Swiss bank Credit Suisse unveiled Thursday a “radical strategy” aimed to overcome a string of recent troubles that have dented its reputation.
The Zurich-based bank announced plans to cut costs, lower staff counts and reduce risk. It also said it will revive the CS First Boston investment bank brand, once a stalwart of Wall Street, as it reported a 4-billion Swiss franc ($4.1 billion) loss in the third quarter.
The “historical moment” for the Zurich-based bank, as new CEO Ulrich Koerner put it, comes as Credit Suisse acknowledged a “disappointing” recent performance at a time of market and macroeconomic uncertainty.
Chairman Axel Lehmann said the bank had become “unfocused,” and its board had assessed its future direction.
“Today we are announcing the result of that process -– a radical strategy and a clear execution plan to create a stronger, more resilient and more efficient bank with a firm foundation, focused on our clients and their needs,” Lehman said, insisting a “cultural transformation” was under way.

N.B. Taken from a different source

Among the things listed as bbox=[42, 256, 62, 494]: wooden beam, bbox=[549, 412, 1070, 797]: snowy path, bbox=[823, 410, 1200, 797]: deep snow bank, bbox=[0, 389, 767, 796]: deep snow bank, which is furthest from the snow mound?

The bank plans to reduce its cost base by about 15% -– or 2.5 billion Swiss francs ($2.5 billion) -– by 2025, and said a “headcount reduction” of about 5% of its workforce -– about 2,700 employees -– was already under way.
Credit Suisse has sought transformations before and has faced issues including bad bets on hedge fund investments, among other troubles. Last week it announced settlements in the United States and France.
The bank said it has struck a deal to transfer a “significant portion” of its securitized products group to an investor group led by Apollo Global Management.
Credit Suisse said revenues in the third quarter rose 4% to 3.8 billion Swiss francs ($3.9 billion).